[Spatial question entries]
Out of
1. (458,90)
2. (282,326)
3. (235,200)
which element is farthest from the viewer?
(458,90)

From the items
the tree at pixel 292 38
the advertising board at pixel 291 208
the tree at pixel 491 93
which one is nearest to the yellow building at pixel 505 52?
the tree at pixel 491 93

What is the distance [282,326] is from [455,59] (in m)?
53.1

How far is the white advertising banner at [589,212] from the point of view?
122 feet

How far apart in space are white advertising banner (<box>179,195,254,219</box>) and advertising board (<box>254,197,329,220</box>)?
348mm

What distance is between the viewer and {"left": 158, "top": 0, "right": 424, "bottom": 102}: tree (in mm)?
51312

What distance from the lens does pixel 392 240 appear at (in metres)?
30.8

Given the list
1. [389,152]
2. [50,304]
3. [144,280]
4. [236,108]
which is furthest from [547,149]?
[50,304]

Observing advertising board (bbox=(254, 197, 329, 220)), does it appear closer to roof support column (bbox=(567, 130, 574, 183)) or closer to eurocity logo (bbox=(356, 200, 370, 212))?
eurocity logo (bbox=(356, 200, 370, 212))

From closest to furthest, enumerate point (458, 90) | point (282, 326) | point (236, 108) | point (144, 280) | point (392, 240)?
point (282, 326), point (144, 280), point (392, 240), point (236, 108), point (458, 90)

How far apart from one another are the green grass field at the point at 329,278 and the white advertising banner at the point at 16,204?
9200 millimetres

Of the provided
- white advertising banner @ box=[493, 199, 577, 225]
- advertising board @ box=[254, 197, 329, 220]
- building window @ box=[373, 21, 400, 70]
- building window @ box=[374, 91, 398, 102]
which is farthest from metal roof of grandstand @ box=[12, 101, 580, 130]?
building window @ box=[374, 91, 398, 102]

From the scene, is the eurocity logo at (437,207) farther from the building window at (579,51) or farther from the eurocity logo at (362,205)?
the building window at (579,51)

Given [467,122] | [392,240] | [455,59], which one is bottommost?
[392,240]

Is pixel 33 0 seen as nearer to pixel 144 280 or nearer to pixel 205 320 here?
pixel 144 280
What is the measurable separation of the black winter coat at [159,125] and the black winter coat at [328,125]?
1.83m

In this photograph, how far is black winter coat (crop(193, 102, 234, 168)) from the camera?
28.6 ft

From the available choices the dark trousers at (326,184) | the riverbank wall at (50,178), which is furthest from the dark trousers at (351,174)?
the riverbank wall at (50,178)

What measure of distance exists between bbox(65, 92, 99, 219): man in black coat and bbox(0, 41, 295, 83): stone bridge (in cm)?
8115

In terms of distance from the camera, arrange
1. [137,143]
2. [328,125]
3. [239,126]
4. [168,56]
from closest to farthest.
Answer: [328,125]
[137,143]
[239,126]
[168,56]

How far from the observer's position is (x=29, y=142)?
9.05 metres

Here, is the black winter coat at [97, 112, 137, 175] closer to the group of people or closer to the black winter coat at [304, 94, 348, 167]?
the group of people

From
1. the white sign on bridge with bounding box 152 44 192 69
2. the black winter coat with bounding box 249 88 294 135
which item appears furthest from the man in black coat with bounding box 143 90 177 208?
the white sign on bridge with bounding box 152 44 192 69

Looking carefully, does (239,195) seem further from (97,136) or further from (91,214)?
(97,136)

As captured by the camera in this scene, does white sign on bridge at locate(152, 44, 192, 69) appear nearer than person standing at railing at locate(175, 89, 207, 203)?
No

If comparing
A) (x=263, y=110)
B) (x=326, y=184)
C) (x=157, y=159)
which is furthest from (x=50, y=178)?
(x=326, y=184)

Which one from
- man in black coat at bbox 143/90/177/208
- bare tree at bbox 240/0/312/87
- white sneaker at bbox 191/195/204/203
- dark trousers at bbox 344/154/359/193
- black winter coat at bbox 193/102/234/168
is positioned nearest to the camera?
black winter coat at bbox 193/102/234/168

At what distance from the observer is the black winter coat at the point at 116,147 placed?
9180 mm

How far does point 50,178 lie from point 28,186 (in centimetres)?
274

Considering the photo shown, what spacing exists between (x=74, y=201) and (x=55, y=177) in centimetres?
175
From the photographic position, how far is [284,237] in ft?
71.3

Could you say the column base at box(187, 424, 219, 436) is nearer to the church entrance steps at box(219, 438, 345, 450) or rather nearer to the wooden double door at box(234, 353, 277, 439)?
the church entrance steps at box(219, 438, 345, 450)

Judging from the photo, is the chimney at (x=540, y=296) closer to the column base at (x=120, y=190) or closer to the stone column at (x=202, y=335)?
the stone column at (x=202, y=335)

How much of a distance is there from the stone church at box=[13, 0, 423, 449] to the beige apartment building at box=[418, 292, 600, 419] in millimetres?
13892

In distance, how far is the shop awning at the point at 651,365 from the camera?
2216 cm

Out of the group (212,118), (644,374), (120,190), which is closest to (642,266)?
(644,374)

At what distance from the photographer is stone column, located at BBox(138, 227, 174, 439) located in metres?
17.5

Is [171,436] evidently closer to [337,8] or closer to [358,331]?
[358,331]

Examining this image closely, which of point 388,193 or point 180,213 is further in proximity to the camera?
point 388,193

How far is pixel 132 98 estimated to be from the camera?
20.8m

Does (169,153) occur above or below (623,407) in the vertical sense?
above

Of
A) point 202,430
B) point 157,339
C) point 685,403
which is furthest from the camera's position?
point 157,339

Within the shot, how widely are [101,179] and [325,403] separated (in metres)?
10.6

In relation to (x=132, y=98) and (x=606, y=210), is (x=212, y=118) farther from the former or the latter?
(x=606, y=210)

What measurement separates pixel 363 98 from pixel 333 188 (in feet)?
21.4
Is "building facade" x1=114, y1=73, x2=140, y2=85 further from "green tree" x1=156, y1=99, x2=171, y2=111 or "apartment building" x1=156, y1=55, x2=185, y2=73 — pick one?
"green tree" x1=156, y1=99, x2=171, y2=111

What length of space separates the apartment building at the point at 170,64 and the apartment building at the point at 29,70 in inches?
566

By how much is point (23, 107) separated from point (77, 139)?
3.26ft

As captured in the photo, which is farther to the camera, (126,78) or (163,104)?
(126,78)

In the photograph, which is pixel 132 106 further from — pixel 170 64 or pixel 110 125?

→ **Work to be completed**
Reproduce the data shown above exactly.

→ **Response to this exercise**
Out of
1. (458,90)
2. (282,326)
3. (235,200)
which element is farthest from the viewer?
(458,90)

From the items
the tree at pixel 292 38
the advertising board at pixel 291 208
the tree at pixel 491 93
which one is nearest to the yellow building at pixel 505 52?
the tree at pixel 491 93

What is the distance [282,326] is from [455,59] (in m)?
53.1

How far is the white advertising banner at [589,212] from the point of view?
122 feet

How far apart in space are white advertising banner (<box>179,195,254,219</box>) and advertising board (<box>254,197,329,220</box>)?
348mm

What distance is between the viewer and {"left": 158, "top": 0, "right": 424, "bottom": 102}: tree (in mm)?
51312

What distance from the lens does pixel 392 240 appear at (in metres)?
30.8

Given the list
1. [389,152]
2. [50,304]
3. [144,280]
4. [236,108]
which is furthest from [547,149]?
[50,304]

Observing advertising board (bbox=(254, 197, 329, 220)), does it appear closer to roof support column (bbox=(567, 130, 574, 183)) or closer to eurocity logo (bbox=(356, 200, 370, 212))?
eurocity logo (bbox=(356, 200, 370, 212))

From closest to furthest, enumerate point (458, 90) | point (282, 326) | point (236, 108) | point (144, 280) | point (392, 240)?
point (282, 326), point (144, 280), point (392, 240), point (236, 108), point (458, 90)

How far apart from one another are the green grass field at the point at 329,278 and the white advertising banner at the point at 16,204?
9200 millimetres

Of the provided
- white advertising banner @ box=[493, 199, 577, 225]
- advertising board @ box=[254, 197, 329, 220]
- building window @ box=[373, 21, 400, 70]
- building window @ box=[374, 91, 398, 102]
which is farthest from metal roof of grandstand @ box=[12, 101, 580, 130]?
building window @ box=[374, 91, 398, 102]

From the scene, is the eurocity logo at (437,207) farther from the building window at (579,51) or farther from the eurocity logo at (362,205)?
the building window at (579,51)

Given [467,122] | [392,240] | [455,59], which one is bottommost?
[392,240]

Is pixel 33 0 seen as nearer to pixel 144 280 or nearer to pixel 205 320 here?
pixel 144 280
What is the measurable separation of the black winter coat at [159,125] and the black winter coat at [328,125]?
1.83m

In this photograph, how far is black winter coat (crop(193, 102, 234, 168)) from the camera?
28.6 ft

From the available choices the dark trousers at (326,184) | the riverbank wall at (50,178), which is furthest from the dark trousers at (351,174)?
the riverbank wall at (50,178)

What measure of distance exists between bbox(65, 92, 99, 219): man in black coat and bbox(0, 41, 295, 83): stone bridge (in cm)?
8115

In terms of distance from the camera, arrange
1. [137,143]
2. [328,125]
3. [239,126]
4. [168,56]
from closest to farthest.
Answer: [328,125]
[137,143]
[239,126]
[168,56]

How far from the observer's position is (x=29, y=142)?
9.05 metres

Here, is the black winter coat at [97, 112, 137, 175] closer to the group of people or closer to the black winter coat at [304, 94, 348, 167]?
the group of people

From
1. the white sign on bridge with bounding box 152 44 192 69
2. the black winter coat with bounding box 249 88 294 135
which item appears furthest from the man in black coat with bounding box 143 90 177 208?
the white sign on bridge with bounding box 152 44 192 69

Looking carefully, does (239,195) seem further from (97,136) or further from (91,214)?
(97,136)

As captured by the camera in this scene, does white sign on bridge at locate(152, 44, 192, 69) appear nearer than person standing at railing at locate(175, 89, 207, 203)?
No

If comparing
A) (x=263, y=110)
B) (x=326, y=184)
C) (x=157, y=159)
which is furthest from (x=50, y=178)?
(x=326, y=184)

Which one from
- man in black coat at bbox 143/90/177/208
- bare tree at bbox 240/0/312/87
- white sneaker at bbox 191/195/204/203
- dark trousers at bbox 344/154/359/193
- black winter coat at bbox 193/102/234/168
is positioned nearest to the camera?
black winter coat at bbox 193/102/234/168

At what distance from the observer is the black winter coat at the point at 116,147 placed?
9180 mm

How far does point 50,178 lie from point 28,186 (in centimetres)?
274

Considering the photo shown, what spacing exists between (x=74, y=201) and (x=55, y=177) in centimetres?
175
From the photographic position, how far is [284,237] in ft?
71.3

Could you say the column base at box(187, 424, 219, 436) is nearer to the church entrance steps at box(219, 438, 345, 450) or rather nearer to the wooden double door at box(234, 353, 277, 439)?
the church entrance steps at box(219, 438, 345, 450)

Judging from the photo, is the chimney at (x=540, y=296) closer to the column base at (x=120, y=190) or closer to the stone column at (x=202, y=335)?
the stone column at (x=202, y=335)

How much of a distance is there from the stone church at box=[13, 0, 423, 449] to the beige apartment building at box=[418, 292, 600, 419] in millimetres?
13892

In distance, how far is the shop awning at the point at 651,365 from the camera?
2216 cm

Out of the group (212,118), (644,374), (120,190), which is closest to (642,266)?
(644,374)

At what distance from the photographer is stone column, located at BBox(138, 227, 174, 439) located in metres?
17.5

Is [171,436] evidently closer to [337,8] or closer to [358,331]?
[358,331]

Examining this image closely, which of point 388,193 or point 180,213 is further in proximity to the camera?
point 388,193

How far is pixel 132 98 estimated to be from the camera?
20.8m

Does (169,153) occur above or below (623,407) in the vertical sense?
above

Of
A) point 202,430
B) point 157,339
C) point 685,403
which is furthest from the camera's position?
point 157,339

Within the shot, how widely are [101,179] and [325,403] separated (in metres)?
10.6

In relation to (x=132, y=98) and (x=606, y=210), is (x=212, y=118) farther from the former or the latter?
(x=606, y=210)

What measurement separates pixel 363 98 from pixel 333 188 (in feet)?
21.4
Is "building facade" x1=114, y1=73, x2=140, y2=85 further from "green tree" x1=156, y1=99, x2=171, y2=111 or "apartment building" x1=156, y1=55, x2=185, y2=73 — pick one?
"green tree" x1=156, y1=99, x2=171, y2=111

What length of space separates the apartment building at the point at 170,64 and the apartment building at the point at 29,70 in inches?
566

By how much is point (23, 107) separated from point (77, 139)?
3.26ft

As captured in the photo, which is farther to the camera, (126,78) or (163,104)?
(126,78)

In the photograph, which is pixel 132 106 further from — pixel 170 64 or pixel 110 125?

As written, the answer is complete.